Showing posts with label Olives. Show all posts
Showing posts with label Olives. Show all posts

Saturday, February 23, 2013

Nature doesn't hurry...

The sun is shining. The sap in the trees is rising. The mimosas are in full, gloriously-scented, yellow bloom. And the tiny daffodils are peeping out on the forest floor. Signs that Spring is emerging. Graças a Deus that we've had a winter of rain to fill up the water tables after last winter's 5 month drought. The appearance of Spring holds an even more poignant message for us this year.

The forest fires at the end of last summer charred a sizeable chunk of the surrounding landscape. Paradoxically, fire destroys and rejuvenates simultaneously. The contrast between the wee forest flowers breaking through the rich black pot ash is remarkable. I was heartened by Tameera at Light Stays Retreats for her Lau Tzu quote this week on FB. Good to be reminded....

"Nature doesn't hurry, 
yet everything is accomplished.
Lau Tzu.

Big thanks to our wonderful volunteer Christian Steiger, who has been working tirelessly over the last month, helping us prepare the houses and the land for our yoga retreat season opening in a few weeks. Clearing up some of the fallen trees and debris of the winter storms, weeding the kitchen gardens ready for planting out this year's herbs and salads, rearranging and tidying spaces, deep Spring cleaning and to top it off playing around in the kitchen with me inventing new dishes for the retreats. Exploring the taste-scape of our pallets.  It's been a lot of fun and inspiring to have another chef to cook with.

# Short exercise A:
Answer these questions about the blog post:
(i) How long did last winter's drought last?
(ii) Who shared the Lau Tzu quote mentioned in the post?
(iii) What is the name of the volunteer thanked in the post?

# Source records:
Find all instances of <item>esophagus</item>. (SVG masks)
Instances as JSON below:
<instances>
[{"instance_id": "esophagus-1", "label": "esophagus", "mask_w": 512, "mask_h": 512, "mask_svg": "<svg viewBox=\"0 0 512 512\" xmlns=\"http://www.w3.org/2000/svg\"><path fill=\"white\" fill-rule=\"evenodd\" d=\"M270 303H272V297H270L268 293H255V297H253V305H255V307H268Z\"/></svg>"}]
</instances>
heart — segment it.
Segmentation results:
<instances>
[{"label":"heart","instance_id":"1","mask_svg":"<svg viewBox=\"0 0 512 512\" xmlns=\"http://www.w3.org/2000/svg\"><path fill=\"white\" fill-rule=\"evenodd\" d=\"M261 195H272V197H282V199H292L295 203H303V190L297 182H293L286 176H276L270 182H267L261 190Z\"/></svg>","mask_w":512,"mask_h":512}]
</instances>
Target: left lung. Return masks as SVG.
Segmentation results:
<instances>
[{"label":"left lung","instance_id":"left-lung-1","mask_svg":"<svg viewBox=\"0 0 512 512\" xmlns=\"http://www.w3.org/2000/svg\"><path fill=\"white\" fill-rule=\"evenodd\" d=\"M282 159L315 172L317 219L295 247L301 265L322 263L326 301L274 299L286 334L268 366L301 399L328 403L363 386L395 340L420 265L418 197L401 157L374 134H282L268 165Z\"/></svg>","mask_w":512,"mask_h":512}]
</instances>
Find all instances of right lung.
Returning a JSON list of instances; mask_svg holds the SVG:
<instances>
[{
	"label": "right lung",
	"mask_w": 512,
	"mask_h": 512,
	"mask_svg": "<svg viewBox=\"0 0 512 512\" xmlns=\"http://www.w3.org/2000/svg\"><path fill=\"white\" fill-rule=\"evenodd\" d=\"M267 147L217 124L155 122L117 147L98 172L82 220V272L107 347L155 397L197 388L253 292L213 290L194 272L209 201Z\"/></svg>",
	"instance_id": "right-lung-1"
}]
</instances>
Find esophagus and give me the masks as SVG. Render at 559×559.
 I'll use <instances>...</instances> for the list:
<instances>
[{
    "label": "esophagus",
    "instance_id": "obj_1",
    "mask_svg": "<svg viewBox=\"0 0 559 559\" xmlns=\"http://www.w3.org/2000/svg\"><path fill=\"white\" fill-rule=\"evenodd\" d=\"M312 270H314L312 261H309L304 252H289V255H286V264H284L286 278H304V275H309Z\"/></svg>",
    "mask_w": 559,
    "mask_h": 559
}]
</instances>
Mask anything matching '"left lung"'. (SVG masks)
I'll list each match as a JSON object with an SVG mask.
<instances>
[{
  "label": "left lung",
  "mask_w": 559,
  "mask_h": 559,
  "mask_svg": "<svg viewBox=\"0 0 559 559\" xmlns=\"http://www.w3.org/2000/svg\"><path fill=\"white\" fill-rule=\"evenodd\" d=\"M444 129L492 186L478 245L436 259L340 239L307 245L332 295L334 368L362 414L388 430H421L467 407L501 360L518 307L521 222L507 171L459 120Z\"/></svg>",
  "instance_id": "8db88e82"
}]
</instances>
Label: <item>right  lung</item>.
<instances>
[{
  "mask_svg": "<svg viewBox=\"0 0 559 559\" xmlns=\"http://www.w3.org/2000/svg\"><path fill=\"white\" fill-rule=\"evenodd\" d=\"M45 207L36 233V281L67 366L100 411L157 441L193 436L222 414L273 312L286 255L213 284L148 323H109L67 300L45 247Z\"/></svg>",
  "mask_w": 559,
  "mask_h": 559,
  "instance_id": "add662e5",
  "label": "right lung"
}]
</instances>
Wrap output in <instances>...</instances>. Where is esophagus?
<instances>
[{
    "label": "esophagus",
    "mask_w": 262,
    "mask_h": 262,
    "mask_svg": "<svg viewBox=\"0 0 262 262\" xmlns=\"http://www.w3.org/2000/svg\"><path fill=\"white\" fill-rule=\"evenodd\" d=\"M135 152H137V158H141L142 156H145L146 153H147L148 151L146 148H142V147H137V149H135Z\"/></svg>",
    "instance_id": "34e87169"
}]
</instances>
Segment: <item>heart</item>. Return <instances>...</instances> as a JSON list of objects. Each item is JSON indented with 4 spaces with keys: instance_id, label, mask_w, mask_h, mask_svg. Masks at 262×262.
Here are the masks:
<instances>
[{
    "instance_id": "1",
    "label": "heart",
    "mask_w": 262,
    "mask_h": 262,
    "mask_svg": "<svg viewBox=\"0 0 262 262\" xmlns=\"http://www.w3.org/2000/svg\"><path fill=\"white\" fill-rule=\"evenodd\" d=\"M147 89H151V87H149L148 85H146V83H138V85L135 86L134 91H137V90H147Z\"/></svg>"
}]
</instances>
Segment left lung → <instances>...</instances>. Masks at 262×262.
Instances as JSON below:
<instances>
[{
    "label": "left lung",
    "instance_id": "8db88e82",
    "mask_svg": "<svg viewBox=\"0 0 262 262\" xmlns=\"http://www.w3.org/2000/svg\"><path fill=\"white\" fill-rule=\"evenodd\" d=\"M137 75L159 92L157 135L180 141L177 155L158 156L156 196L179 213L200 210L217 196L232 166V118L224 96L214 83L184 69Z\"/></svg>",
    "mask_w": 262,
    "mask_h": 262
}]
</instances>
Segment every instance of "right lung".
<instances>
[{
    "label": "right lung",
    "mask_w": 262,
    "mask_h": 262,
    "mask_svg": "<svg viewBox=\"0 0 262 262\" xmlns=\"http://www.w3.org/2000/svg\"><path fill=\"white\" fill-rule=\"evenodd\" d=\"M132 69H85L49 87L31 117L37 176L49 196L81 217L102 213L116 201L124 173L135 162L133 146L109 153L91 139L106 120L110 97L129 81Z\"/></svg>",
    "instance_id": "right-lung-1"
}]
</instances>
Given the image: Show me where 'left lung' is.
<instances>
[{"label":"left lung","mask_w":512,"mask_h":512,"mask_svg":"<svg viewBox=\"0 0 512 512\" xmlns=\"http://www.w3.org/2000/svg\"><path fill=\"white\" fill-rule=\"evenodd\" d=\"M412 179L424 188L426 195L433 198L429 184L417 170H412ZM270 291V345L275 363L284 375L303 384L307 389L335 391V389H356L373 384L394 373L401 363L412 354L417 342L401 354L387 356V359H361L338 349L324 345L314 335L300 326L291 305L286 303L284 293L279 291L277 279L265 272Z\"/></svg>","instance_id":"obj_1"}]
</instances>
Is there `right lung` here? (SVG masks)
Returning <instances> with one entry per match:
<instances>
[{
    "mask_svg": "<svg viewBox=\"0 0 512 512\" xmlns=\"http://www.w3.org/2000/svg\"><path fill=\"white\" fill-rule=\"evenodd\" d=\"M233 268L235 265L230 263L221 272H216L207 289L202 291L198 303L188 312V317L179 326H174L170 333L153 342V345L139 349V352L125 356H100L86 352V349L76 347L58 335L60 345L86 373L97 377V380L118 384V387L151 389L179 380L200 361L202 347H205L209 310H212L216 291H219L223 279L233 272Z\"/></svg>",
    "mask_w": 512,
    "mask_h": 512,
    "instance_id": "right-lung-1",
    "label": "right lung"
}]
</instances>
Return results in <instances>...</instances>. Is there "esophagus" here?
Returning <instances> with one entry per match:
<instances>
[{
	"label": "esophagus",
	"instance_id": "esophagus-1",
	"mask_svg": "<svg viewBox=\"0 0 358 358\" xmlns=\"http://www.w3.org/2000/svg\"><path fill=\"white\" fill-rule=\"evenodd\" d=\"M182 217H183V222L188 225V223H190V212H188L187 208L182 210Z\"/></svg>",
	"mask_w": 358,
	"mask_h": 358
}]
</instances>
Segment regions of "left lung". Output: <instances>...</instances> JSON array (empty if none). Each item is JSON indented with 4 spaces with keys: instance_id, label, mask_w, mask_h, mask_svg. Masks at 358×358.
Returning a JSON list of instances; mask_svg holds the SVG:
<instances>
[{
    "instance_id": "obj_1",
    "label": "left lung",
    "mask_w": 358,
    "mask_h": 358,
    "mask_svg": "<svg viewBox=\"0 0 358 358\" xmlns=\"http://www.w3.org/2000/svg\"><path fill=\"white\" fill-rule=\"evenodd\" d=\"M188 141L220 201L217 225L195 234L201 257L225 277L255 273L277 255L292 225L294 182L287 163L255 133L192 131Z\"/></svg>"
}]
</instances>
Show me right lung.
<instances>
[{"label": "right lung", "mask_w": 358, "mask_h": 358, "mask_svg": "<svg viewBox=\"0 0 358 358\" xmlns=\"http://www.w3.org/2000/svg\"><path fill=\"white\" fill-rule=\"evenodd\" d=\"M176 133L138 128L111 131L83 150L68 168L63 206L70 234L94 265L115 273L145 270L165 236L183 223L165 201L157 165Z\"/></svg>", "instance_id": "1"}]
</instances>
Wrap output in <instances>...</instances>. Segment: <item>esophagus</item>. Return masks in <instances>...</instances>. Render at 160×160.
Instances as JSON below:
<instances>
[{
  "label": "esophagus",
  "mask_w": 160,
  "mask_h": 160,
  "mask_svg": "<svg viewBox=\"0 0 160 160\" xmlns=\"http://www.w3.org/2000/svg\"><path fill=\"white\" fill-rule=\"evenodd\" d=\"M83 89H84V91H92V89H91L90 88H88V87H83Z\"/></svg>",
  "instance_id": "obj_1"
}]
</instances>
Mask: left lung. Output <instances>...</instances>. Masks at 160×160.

# Short exercise B:
Pull out every line of the rows that contains the word "Wrap".

# Task output A:
(i) 5 months.
(ii) Tameera at Light Stays Retreats.
(iii) Christian Steiger.

# Task output B:
Wrap output in <instances>...</instances>. Where is esophagus?
Wrap output in <instances>...</instances>. Segment: <item>esophagus</item>. Return masks in <instances>...</instances>. Render at 160×160.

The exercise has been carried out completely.